Floyd Mayweather Has Rematch Clause With Robert Guerrero

Floyd “Money” Mayweather Jr. admitted this week what many have long suspected — that he handpicks every opponent who enters the ring with him.

He also decides how much they get paid and what the contract details will be. So Robert Guerrero was somewhat prepared when Mayweather picked him to be the opponent for his first fight in a year on Saturday night at the MGM Grand hotel.

What he wasn’t prepared for was what Mayweather’s camp insisted on putting in the contract.

“He asked for a rematch clause. That was the very first thing,” Guerrero said. “It just shows me where his head is at.”

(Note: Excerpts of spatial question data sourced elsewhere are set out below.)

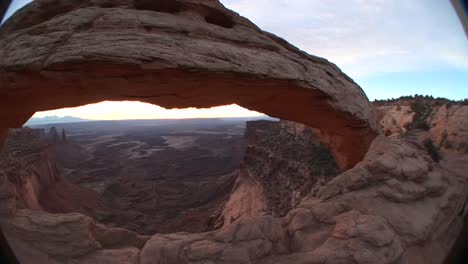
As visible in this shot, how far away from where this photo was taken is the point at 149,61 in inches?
176

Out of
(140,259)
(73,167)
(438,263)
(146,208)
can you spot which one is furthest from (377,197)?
(73,167)

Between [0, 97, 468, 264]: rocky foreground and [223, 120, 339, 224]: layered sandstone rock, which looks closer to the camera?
[0, 97, 468, 264]: rocky foreground

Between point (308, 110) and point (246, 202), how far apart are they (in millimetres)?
11629

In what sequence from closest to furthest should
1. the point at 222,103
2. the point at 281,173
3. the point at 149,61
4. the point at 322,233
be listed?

Mayweather’s thinking has, of course, been the topic of many conversations over the years. When he fought last May against Miguel Cotto, the worry among his fans was that he would be distracted by an upcoming jail sentence, though that turned out to be unfounded.

Talk to Mayweather now, and his head seems to be fine. So, too, are his reflexes at the age of 36, at least judged by a sparring session last week where he practiced landing right-hand leads against a fighter mimicking Guerrero’s southpaw style.

He has to lose sometime, because nearly every fighter not named Rocky Marciano lost at some point in their career. But Mayweather has a new six-fight television deal that should cement his status as the world’s highest paid athlete, and he doesn’t seem terribly concerned about a loss or a possible rematch of their welterweight title fight.

“I’ve done this my whole life,” Mayweather said. “This is what I love to do.”

Though Mayweather sees Guerrero as just the latest opponent for yet another huge payday, Guerrero sees things quite differently. He believes he is the fighter who will be the first to beat Mayweather, and he’s eager to earn both the recognition and the money that would come with such a win.

At the final pre-fight news conference Wednesday, he said Mayweather made a mistake by picking him as an opponent.

“They talk about this as Floyd Mayweather’s home,” Guerrero said. “Well, this is a home invasion.”

Oddsmakers don’t share Guerrero’s confidence, making the former champion in three weight classes a decided underdog in the biggest fight of his career. But the once-beaten (31-1-1) fighter from Gilroy, Calif., said he’s been underestimated his entire career.

“The only thing that means something is what you do in that ring,” he said. “I just can’t wait to get in that ring.”